━━ Supplied information
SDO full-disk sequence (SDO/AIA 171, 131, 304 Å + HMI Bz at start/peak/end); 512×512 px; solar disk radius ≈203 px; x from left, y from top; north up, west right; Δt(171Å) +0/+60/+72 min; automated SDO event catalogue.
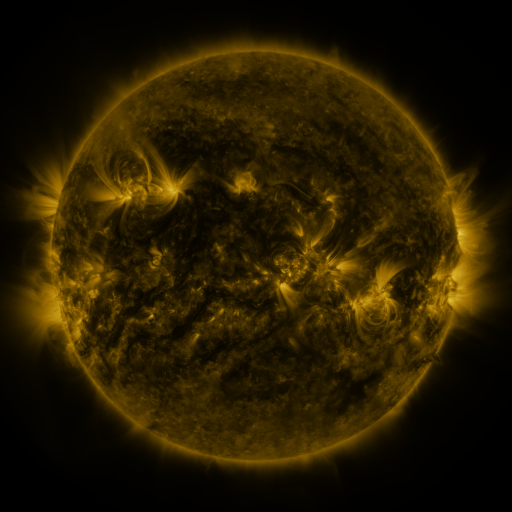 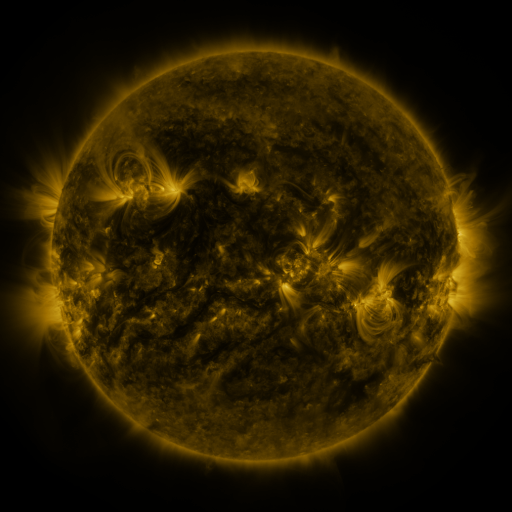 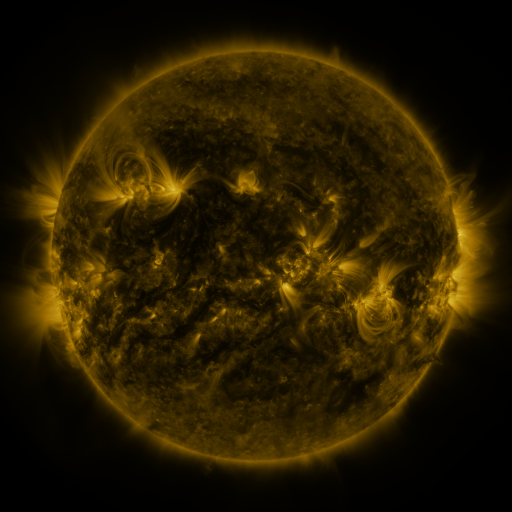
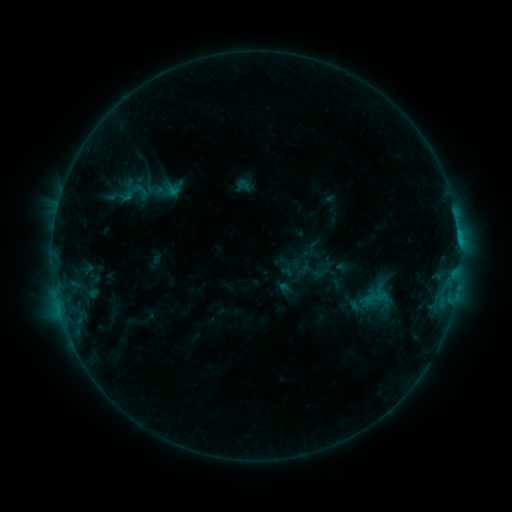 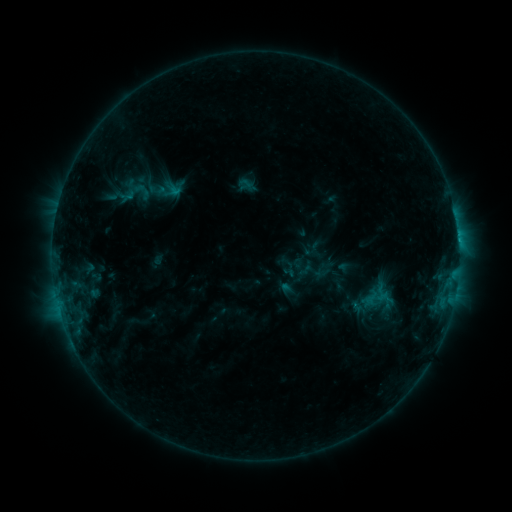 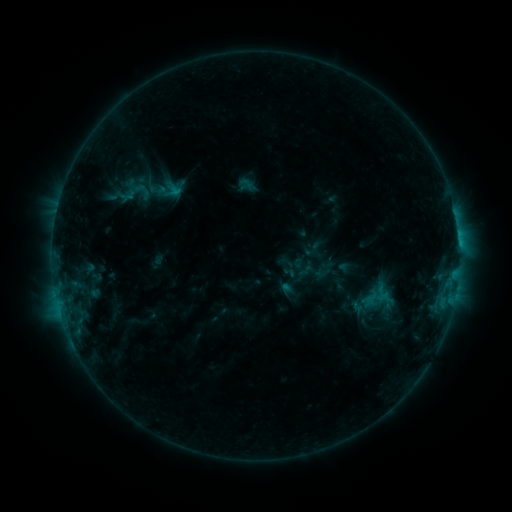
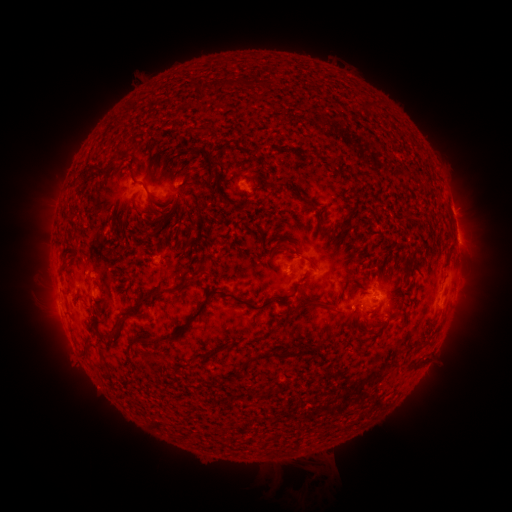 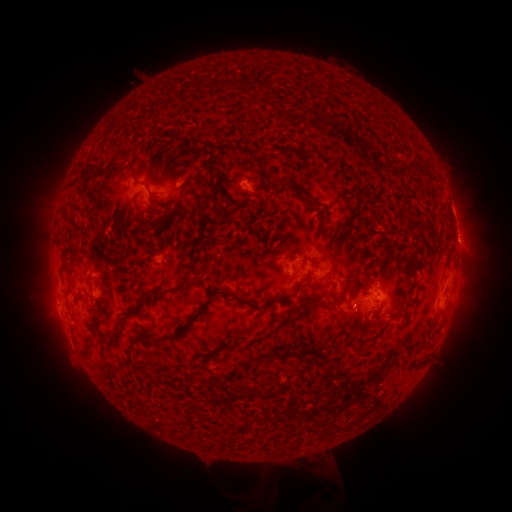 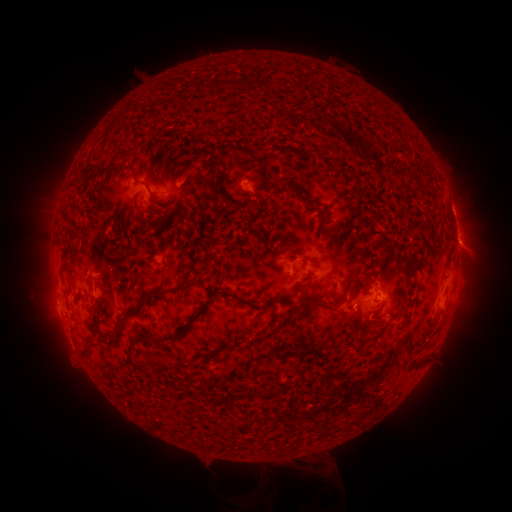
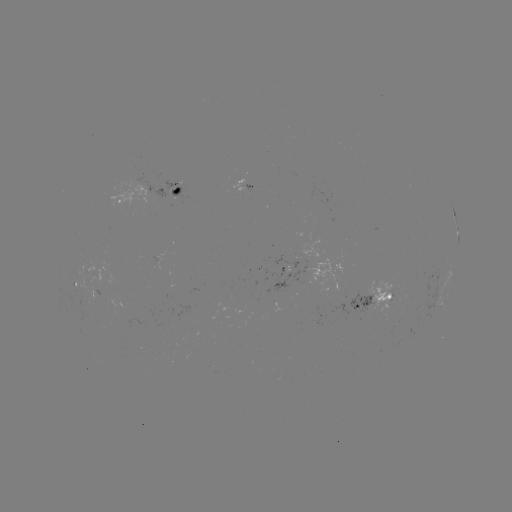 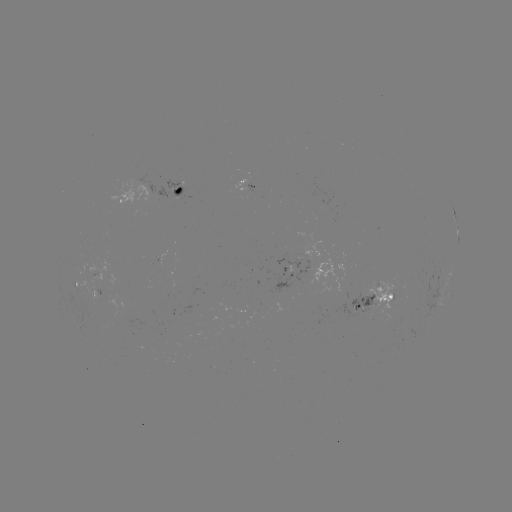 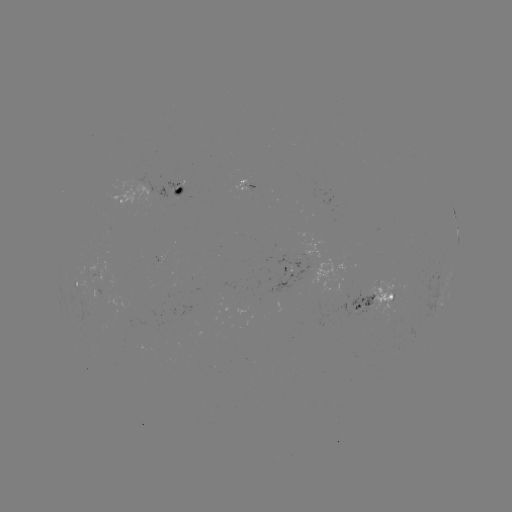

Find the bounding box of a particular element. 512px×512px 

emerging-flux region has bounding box [350, 292, 375, 316].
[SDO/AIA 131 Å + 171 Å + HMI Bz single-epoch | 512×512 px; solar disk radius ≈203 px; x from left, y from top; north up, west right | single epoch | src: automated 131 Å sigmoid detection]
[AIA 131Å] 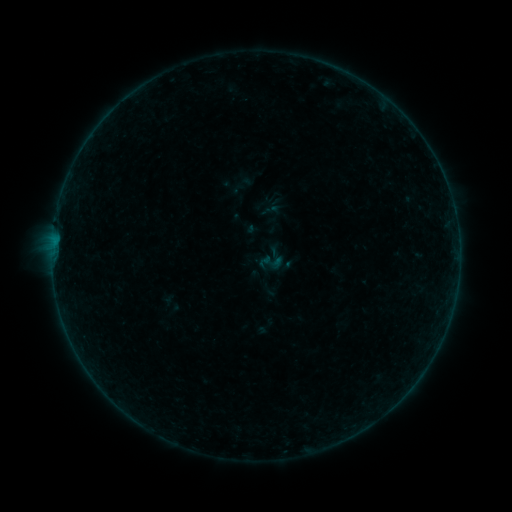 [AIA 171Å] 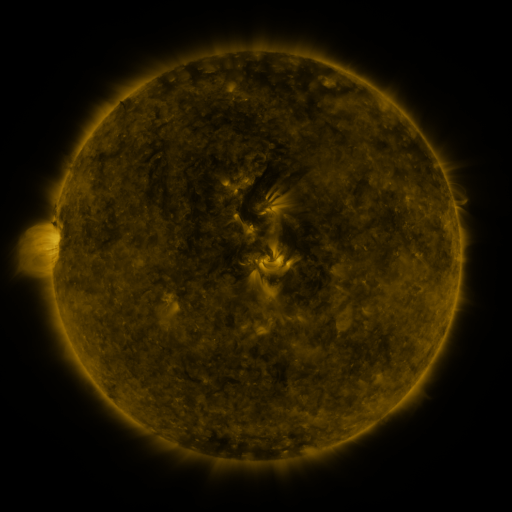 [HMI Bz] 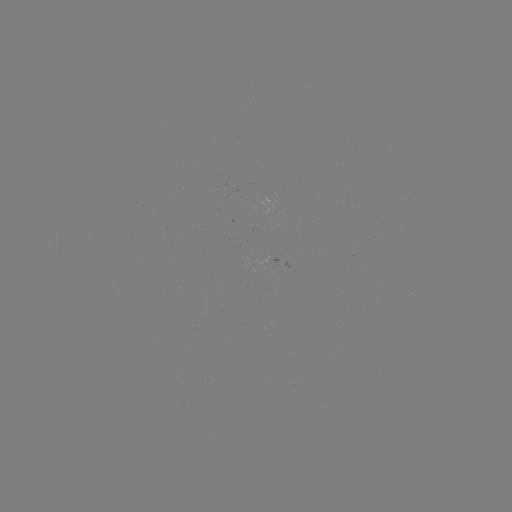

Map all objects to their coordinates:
sigmoid: (272, 262)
━━━━
Written instruction
Format the lines from the start through the one containing "emerging-flux region has" as a JSON list of strings, one string per line, omitting blank lines and leaving out the pictures.

Reply
[
  "SDO full-disk sequence (SDO/AIA 171, 131, 304 Å + HMI Bz at start/peak/end); 512×512 px; solar disk radius ≈203 px; x from left, y from top; north up, west right; Δt(171Å) +0/+60/+72 min; automated SDO event catalogue.",
  "Find the bounding box of a particular element. 512px×512px ",
  "emerging-flux region has bounding box [350, 292, 375, 316]."
]